What if there were verses that were really true, historical, God-breathed, and others that snuck in there under the radar, but don’t really belong?
Of course, plenty of people already think that is the reality, that pieces or chunks of the Bible aren’t really reliable. I don’t see an end in sight to the inerrancy debate. I have been clung to inerrancy and written about my definition of what it means to be inerrant here before.
But today, I am not so sure of myself.
You see, I think I found a mistake in my Bible.
I think I found a mistake. It didn’t take much investigation, or a magnifying glass, or parsing words in their original language. It was pretty easy actually. The offending verse comes from Jesus’ own mouth. I am convinced that Jesus had to have been wrong,
What mistake could I have possibly found that would send my whole view of scripture into a tailspin?
The Verse Where Jesus is Wrong
The offending verse comes in John 13:35. Jesus says to his twelve friends:
By this everyone will know that you are my disciples, if you love one another.
Of course, we easily extend that verse’s meaning to all of us, every follower of Jesus, and the sentiment should still be the same. All followers of Jesus will be known for their love of others.
Was Jesus serious? Was he speaking tongue-in-cheek and I’m not supposed to be taking him literally here? Because it appears to me that Jesus is speaking pretty straight-faced. And it appears to me that he was just dead wrong. Maybe Jesus was being a little naive. Maybe he had a bad connection with the Holy Spirit that day. Maybe John was just mistaken in his memory. I don’t know what happened, but all I know is that the world around us provides incontrovertible proof of that verse’s extreme errancy.
They Will Know We Are Christians Because We Tell Them
Of course, I’m stretching the truth a bit when I call that verse an “error.” Maybe we can say the verse was intended to be true.
The funny thing is that Christians try to make themselves known in a lot of ways. We try to bear our faith out in the clothing we wear. Sometimes that comes in the form of funny Jesus slogans on T-shirts. Sometimes, it shows up as “modesty” debates among the ladies. Christians try to make themselves known with their cars – little fish and bumper stickers that give tailgaiters a dose of heavenly wisdom.
Christians try to be known by their ability to defend their faith, so people won’t think we’re a bunch of illiterate hayseeds.
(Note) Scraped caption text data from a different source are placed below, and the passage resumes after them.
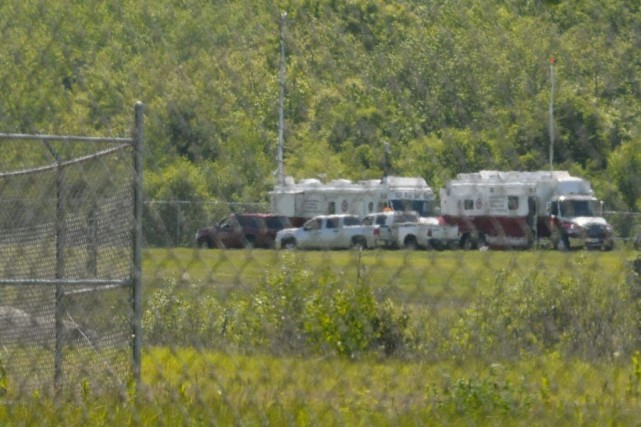 Les services d'urgence de l'aéroport Hanscom Field étaient... (PHOTO NEAL HAMBERG, REUTERS)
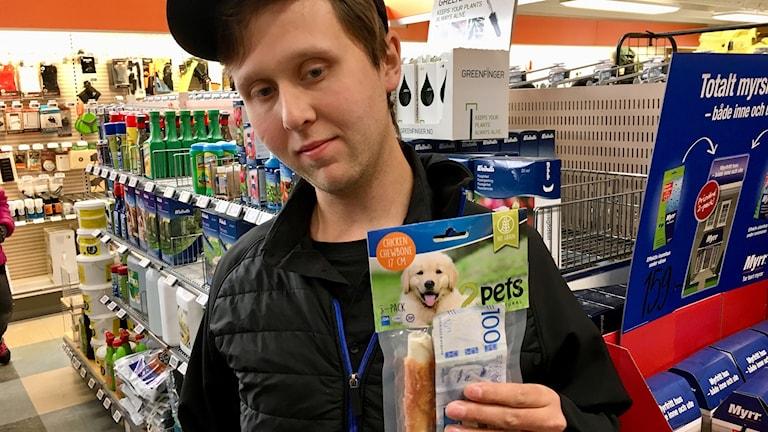 På fotot ser man Rickard. Han är klädd i keps och täckjacka. Han håller fram en påse med hundgodis och en hundralapp.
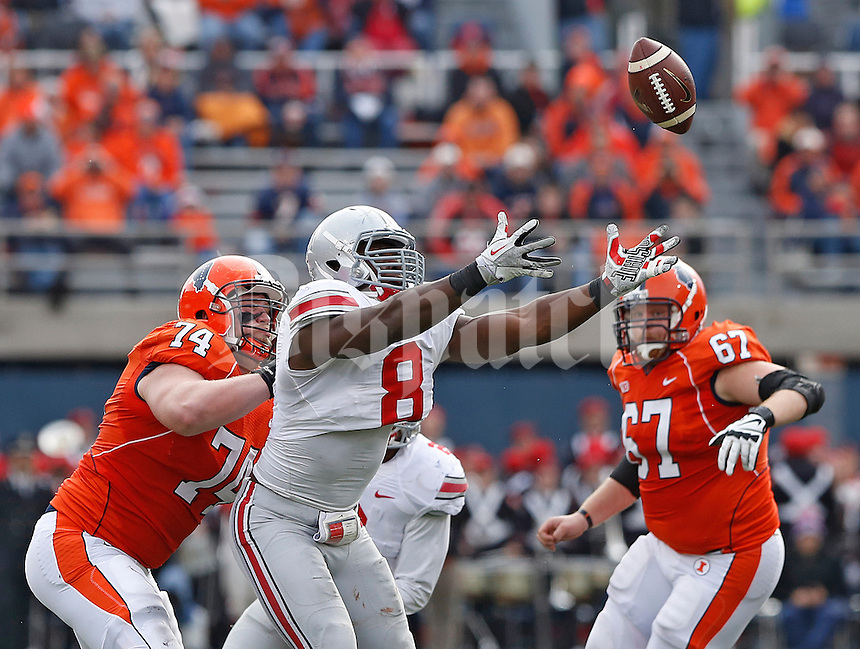 Ohio State Buckeyes defensive lineman Noah Spence (8) almost pulls down an interception by Illinois Fighting Illini quarterback Nathan Scheelhaase (2) at Memorial Stadium in Champaign, Illinois on November 16, 2013.  (Chris Russell/Dispatch Photo)
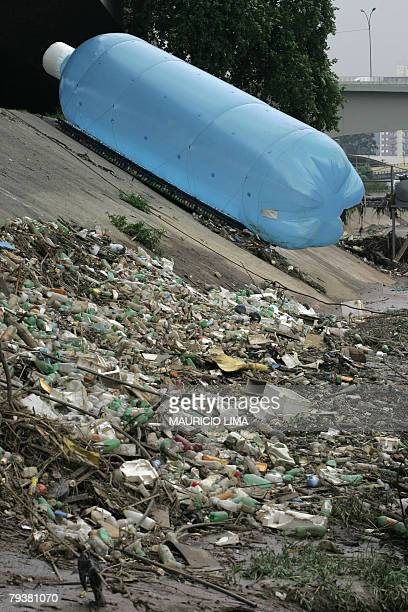 A giant mock plastic bottle lies on the bank of the highly polluted Tiete river in Sao Paulo Brazil 30 January 2008 as part of an experimental study...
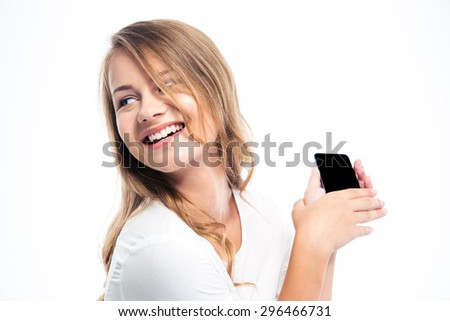 Smiling young girl holding smartphone isolated on a white background. Looking away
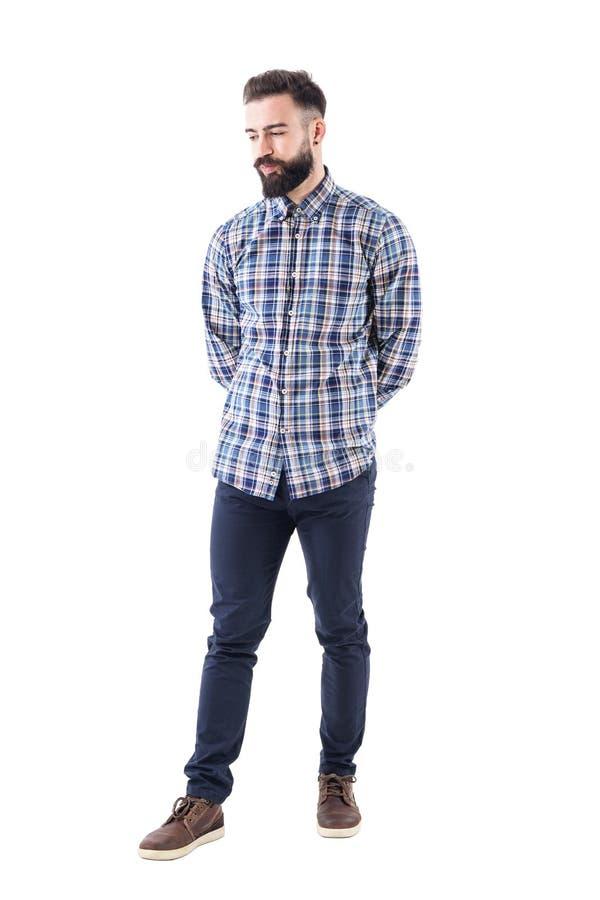 Pantaloni a vita bassa barbuti scettici deludenti con le mani sulla parte posteriore che guarda giù fotografia stock libera da diritti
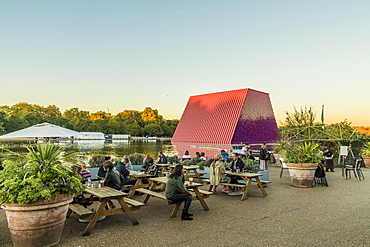 People relaxing in Hyde Park with The London Mastaba sculpture in the background, London, England, United Kingdom, Europe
Christians try to be known by how they vote. We love to make ourselves a voting block that politicians can pander to, making short-lived promises.
Christians try to be known by all the things they oppose. People rarely wonder what Christians think of any public issue.
Christians try to make themselves known by the church they go to or the standards they hold for themselves.
And Christians try to be known by their ability to tell people about their faith.
And yet, Jesus spelled it out, how his followers would be known. And for 2,000 years, we have tried to find a way around Jesus’ words. We’ve tried to find a shortcut – some way to make ourselves known without actually having to love others.
A T-Shirt is Not a Testimony
That is why we are known for everything except our love.
Here’s the thing about the Bible and inerrancy. The Bible says a lot of crazy things. It says that God died. That’s nuts.
But non-Christians aren’t reading the Bible, much less the crazy parts of it. Instead, they are watching us. They see how we love or don’t love others. They see the fruit we bear or don’t bear. They see how our lives and our words and our love reflects or doesn’t reflect Christ. They don’t care about our T-shirts, our bumper stickers, or our church attendance.
You see, in many ways, perhaps the most important ways, the Bible is only as inerrant as we make it. Jesus said his followers would be known for their love. It’s up to you and I whether those words are true and trustworthy. Paul describes the fruits that a Christian will bear in his life. Those verses are only as true as we live them out. It is not our scholars or our studies, but our lives that prove the Bible to be true or untrue, errant or inerrant. When we talk about inerrancy, we are usually talking about something like Genesis or Deuteronomy, when we ought to be talking about John 13:35.
A t-shirt is not a testimony. A life of love is.
What do you say? Is the inerrancy of scripture proven by us and not by scholars?